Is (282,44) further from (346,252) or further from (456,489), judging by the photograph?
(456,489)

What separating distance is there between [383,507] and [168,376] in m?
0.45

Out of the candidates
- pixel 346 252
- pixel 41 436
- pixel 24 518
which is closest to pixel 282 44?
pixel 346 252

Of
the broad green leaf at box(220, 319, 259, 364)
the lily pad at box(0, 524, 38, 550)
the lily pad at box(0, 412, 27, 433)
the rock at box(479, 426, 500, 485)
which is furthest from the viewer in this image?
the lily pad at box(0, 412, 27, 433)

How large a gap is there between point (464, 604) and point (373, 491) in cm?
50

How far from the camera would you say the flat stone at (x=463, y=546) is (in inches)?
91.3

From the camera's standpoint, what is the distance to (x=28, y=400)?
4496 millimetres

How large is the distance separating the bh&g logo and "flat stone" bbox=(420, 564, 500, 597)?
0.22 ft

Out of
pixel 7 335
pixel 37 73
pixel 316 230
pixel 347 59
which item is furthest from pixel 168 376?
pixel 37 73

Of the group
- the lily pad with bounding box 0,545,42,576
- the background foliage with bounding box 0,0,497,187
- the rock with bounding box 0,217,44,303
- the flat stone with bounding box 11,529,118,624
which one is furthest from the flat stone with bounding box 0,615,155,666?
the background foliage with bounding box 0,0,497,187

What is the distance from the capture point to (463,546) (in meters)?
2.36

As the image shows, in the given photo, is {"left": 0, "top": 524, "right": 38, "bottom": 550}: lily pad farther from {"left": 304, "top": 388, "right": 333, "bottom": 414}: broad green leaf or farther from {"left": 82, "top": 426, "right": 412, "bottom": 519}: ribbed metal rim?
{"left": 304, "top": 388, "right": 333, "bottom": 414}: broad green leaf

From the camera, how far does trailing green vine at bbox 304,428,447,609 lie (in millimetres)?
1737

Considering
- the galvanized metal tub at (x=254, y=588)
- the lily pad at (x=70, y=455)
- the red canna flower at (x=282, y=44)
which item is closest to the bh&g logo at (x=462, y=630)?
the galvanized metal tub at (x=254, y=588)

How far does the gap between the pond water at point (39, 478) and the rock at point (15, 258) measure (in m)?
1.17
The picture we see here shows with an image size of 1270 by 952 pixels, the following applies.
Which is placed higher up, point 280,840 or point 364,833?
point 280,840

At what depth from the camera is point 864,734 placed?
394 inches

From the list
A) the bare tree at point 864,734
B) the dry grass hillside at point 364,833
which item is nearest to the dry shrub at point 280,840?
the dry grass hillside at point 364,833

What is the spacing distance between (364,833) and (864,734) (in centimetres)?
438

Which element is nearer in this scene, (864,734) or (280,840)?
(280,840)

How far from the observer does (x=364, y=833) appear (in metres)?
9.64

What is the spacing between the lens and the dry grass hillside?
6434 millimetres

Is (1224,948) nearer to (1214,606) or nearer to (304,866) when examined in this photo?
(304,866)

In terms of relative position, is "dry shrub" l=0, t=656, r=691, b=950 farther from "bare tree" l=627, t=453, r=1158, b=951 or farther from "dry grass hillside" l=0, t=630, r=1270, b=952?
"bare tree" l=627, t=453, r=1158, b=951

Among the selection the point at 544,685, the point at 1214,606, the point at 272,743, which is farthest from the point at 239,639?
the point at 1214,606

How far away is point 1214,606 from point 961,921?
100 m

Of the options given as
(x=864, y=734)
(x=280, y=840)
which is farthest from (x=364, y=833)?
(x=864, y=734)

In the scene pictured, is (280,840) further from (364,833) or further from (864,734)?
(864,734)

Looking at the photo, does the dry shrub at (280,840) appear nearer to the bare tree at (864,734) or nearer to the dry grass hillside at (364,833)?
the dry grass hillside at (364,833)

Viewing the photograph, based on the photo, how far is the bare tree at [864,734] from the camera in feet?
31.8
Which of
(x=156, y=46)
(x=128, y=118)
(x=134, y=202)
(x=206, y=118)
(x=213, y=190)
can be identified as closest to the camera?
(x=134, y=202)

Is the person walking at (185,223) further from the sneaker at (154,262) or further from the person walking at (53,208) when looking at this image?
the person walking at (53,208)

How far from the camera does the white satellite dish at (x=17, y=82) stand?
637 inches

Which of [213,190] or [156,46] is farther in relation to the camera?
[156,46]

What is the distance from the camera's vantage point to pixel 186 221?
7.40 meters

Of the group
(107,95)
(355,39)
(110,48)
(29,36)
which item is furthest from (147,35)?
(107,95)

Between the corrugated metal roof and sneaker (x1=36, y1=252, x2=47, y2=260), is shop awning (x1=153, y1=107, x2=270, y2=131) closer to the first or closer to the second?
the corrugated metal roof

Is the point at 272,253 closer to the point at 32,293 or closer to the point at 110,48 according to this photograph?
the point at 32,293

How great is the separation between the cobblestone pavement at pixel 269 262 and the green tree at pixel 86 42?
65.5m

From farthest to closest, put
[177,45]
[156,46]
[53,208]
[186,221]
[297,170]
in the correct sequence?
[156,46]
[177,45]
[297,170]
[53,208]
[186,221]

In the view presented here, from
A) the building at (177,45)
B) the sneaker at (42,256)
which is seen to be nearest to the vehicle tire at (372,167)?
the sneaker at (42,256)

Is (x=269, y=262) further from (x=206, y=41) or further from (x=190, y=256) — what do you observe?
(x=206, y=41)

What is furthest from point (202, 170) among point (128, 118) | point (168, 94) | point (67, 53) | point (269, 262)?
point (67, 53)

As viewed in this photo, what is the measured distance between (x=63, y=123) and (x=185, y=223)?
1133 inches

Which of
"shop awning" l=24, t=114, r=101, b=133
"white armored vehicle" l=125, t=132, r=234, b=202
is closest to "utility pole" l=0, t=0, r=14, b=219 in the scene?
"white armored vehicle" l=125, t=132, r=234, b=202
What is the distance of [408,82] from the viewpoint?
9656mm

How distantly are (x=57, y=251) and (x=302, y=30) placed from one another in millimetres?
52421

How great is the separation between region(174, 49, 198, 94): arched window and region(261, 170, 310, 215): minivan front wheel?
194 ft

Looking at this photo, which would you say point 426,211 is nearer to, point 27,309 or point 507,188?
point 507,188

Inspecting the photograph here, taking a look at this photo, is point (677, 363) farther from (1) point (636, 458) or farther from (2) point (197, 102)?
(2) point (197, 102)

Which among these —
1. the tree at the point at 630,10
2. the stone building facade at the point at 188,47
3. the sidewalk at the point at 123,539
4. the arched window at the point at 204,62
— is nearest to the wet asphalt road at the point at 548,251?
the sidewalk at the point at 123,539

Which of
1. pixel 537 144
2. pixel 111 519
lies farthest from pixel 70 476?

^^^^

YOUR GOAL >>
Repeat the entries shown above, every one, word for word.

THE ANSWER >>
Is (282,44) further from (346,252) or further from (456,489), judging by the photograph?
(456,489)

What separating distance is there between [383,507] and [168,376] in m?
0.45

Out of the candidates
- pixel 346 252
- pixel 41 436
- pixel 24 518
which is closest to pixel 282 44?
pixel 346 252

Of
the broad green leaf at box(220, 319, 259, 364)
the lily pad at box(0, 524, 38, 550)
the lily pad at box(0, 412, 27, 433)
the rock at box(479, 426, 500, 485)
which is furthest from the viewer in this image?
the lily pad at box(0, 412, 27, 433)

How large a gap is there between point (464, 604) and point (373, 491) in cm?
50

How far from the camera would you say the flat stone at (x=463, y=546) is (in inches)?
91.3

From the camera's standpoint, what is the distance to (x=28, y=400)?
4496 millimetres

How large is the distance separating the bh&g logo and "flat stone" bbox=(420, 564, 500, 597)?
0.22 ft

Out of
pixel 7 335
pixel 37 73
pixel 316 230
pixel 347 59
which item is furthest from pixel 168 376?
pixel 37 73

Of the group
- the lily pad with bounding box 0,545,42,576
- the background foliage with bounding box 0,0,497,187
- the rock with bounding box 0,217,44,303
- the flat stone with bounding box 11,529,118,624
which one is furthest from the flat stone with bounding box 0,615,155,666?
the background foliage with bounding box 0,0,497,187

What is the distance from the capture point to (463,546) (in meters)?
2.36

As the image shows, in the given photo, is {"left": 0, "top": 524, "right": 38, "bottom": 550}: lily pad farther from {"left": 304, "top": 388, "right": 333, "bottom": 414}: broad green leaf or farther from {"left": 82, "top": 426, "right": 412, "bottom": 519}: ribbed metal rim?
{"left": 304, "top": 388, "right": 333, "bottom": 414}: broad green leaf

From the camera, how far does trailing green vine at bbox 304,428,447,609 lie (in millimetres)?
1737

Considering
- the galvanized metal tub at (x=254, y=588)
- the lily pad at (x=70, y=455)
- the red canna flower at (x=282, y=44)
which item is closest to the bh&g logo at (x=462, y=630)?
the galvanized metal tub at (x=254, y=588)

How far does the gap between the pond water at point (39, 478) and the rock at point (15, 258) measure (in m)?
1.17
The picture we see here shows with an image size of 1270 by 952 pixels, the following applies.
Which is placed higher up, point 280,840 or point 364,833?
point 280,840

At what depth from the camera is point 864,734 placed?
394 inches

From the list
A) the bare tree at point 864,734
B) the dry grass hillside at point 364,833
which item is nearest to the dry shrub at point 280,840?
the dry grass hillside at point 364,833

What is the spacing distance between (364,833) and (864,734) (in centimetres)?
438

Which element is nearer in this scene, (864,734) or (280,840)?
(280,840)

How far from the observer does (x=364, y=833) appear (in metres)?
9.64

What is the spacing between the lens and the dry grass hillside?
6434 millimetres

Is (1224,948) nearer to (1214,606) or nearer to (304,866) when examined in this photo?
(304,866)

In terms of relative position, is "dry shrub" l=0, t=656, r=691, b=950 farther from "bare tree" l=627, t=453, r=1158, b=951 or farther from "dry grass hillside" l=0, t=630, r=1270, b=952?
"bare tree" l=627, t=453, r=1158, b=951

Among the selection the point at 544,685, the point at 1214,606, the point at 272,743, which is farthest from the point at 239,639?
the point at 1214,606

How far away is point 1214,606 from point 961,921?
100 m

Of the options given as
(x=864, y=734)
(x=280, y=840)
which is farthest from (x=364, y=833)?
(x=864, y=734)

In the scene pictured, is (280,840) further from (364,833) or further from (864,734)?
(864,734)

Looking at the photo, does the dry shrub at (280,840) appear nearer to the bare tree at (864,734) or nearer to the dry grass hillside at (364,833)?
the dry grass hillside at (364,833)

Viewing the photograph, based on the photo, how far is the bare tree at [864,734] from the camera in feet?
31.8
Which of
(x=156, y=46)
(x=128, y=118)
(x=134, y=202)
(x=206, y=118)
(x=213, y=190)
can be identified as closest to the camera?
(x=134, y=202)

Is the person walking at (185,223) further from the sneaker at (154,262) or further from the person walking at (53,208) when looking at this image?
the person walking at (53,208)

How far from the camera does the white satellite dish at (x=17, y=82) stand?
637 inches

Which of [213,190] or [156,46] is farther in relation to the camera?
[156,46]

What is the distance from the camera's vantage point to pixel 186 221?
7.40 meters

Of the group
(107,95)
(355,39)
(110,48)
(29,36)
which item is furthest from (147,35)?
(107,95)

Between the corrugated metal roof and sneaker (x1=36, y1=252, x2=47, y2=260), is shop awning (x1=153, y1=107, x2=270, y2=131) closer to the first or closer to the second?
the corrugated metal roof

Is the point at 272,253 closer to the point at 32,293 or closer to the point at 110,48 according to this photograph?
the point at 32,293

How great is the separation between the cobblestone pavement at pixel 269 262 and the green tree at pixel 86 42?
65.5m

From farthest to closest, put
[177,45]
[156,46]
[53,208]
[186,221]
[297,170]
in the correct sequence?
[156,46]
[177,45]
[297,170]
[53,208]
[186,221]

In the view presented here, from
A) the building at (177,45)
B) the sneaker at (42,256)
which is seen to be nearest to the vehicle tire at (372,167)?
the sneaker at (42,256)

Is (x=269, y=262) further from (x=206, y=41) or further from (x=190, y=256) — what do you observe?
(x=206, y=41)

What is furthest from point (202, 170) among point (128, 118) | point (168, 94) | point (67, 53) | point (269, 262)?
point (67, 53)

As viewed in this photo, what is the measured distance between (x=63, y=123) and (x=185, y=223)?
1133 inches

Which of
"shop awning" l=24, t=114, r=101, b=133
"white armored vehicle" l=125, t=132, r=234, b=202
is closest to "utility pole" l=0, t=0, r=14, b=219 in the scene?
"white armored vehicle" l=125, t=132, r=234, b=202
What is the distance of [408,82] from the viewpoint?
9656mm

How distantly are (x=57, y=251) and (x=302, y=30) placed from one another in millimetres?
52421

How great is the separation between region(174, 49, 198, 94): arched window and region(261, 170, 310, 215): minivan front wheel?
194 ft

Looking at this photo, which would you say point 426,211 is nearer to, point 27,309 or point 507,188?
point 507,188

Inspecting the photograph here, taking a look at this photo, is point (677, 363) farther from (1) point (636, 458) or farther from (2) point (197, 102)?
(2) point (197, 102)

Which among these —
1. the tree at the point at 630,10
2. the stone building facade at the point at 188,47
3. the sidewalk at the point at 123,539
4. the arched window at the point at 204,62
— is nearest to the wet asphalt road at the point at 548,251?
the sidewalk at the point at 123,539

Which of
1. pixel 537 144
2. pixel 111 519
lies farthest from pixel 70 476?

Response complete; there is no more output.